O trio arco-íris literalmente dá a vida em cada um desses clássicos, o que não lhes é tão simples de fazer fora do contexto do Estadual, por já estarem minados por outros confrontos, seja pelo próprio Brasileiro, seja pelas Copas do Brasil e Sul-Americana, três competições nas quais não se enfrenta as babas do campeonato rural-fluminense.

Sábado o Flamengo encarou um Fluminense Football Club, adversário que enfrentou por maior número de vezes em sua história, desgastado pelo confronto contra a hoje poderosa (para eles) Luverdense/MT. Abel acertou em cheio ao perceber que o rival, atualmente com muito menos qualidade individual e estrutura do que o Flamengo, sentiria mais o desgaste. No jogo da estratégia, inclusive tática, nosso treinador foi o vencedor. Contexto é tudo na vida, e os vencedores são os que não se perdem no mundo das ideias e conseguem perceber as variáveis de cada dia.

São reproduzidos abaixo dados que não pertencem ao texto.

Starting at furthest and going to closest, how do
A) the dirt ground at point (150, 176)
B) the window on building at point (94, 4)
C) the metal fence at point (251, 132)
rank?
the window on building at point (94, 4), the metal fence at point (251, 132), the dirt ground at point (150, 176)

Contudo, apesar da classificação, a crônica esportiva especializada e parte da torcida, na qual me incluo, permanece ressabiada. Embora sem admitir publicamente, o experiente Abel tem perfeita consciência de que a sequência de vitórias que tanto enalteceu nas últimas duas coletivas ocorreu na parte mais fácil do calendário. Sabe também que, apesar da especificidade contextual do Estadual, o time deveria estar se impondo com mais segurança diante dos miseráveis rivais. Chegadas as finais do Estadual, últimas rodadas da Fase de Grupos da Libertadores e o início do Campeonato Brasileiro, o sarrafo aos poucos vai subindo de patamar, mas os resultados, por enquanto, nem tanto.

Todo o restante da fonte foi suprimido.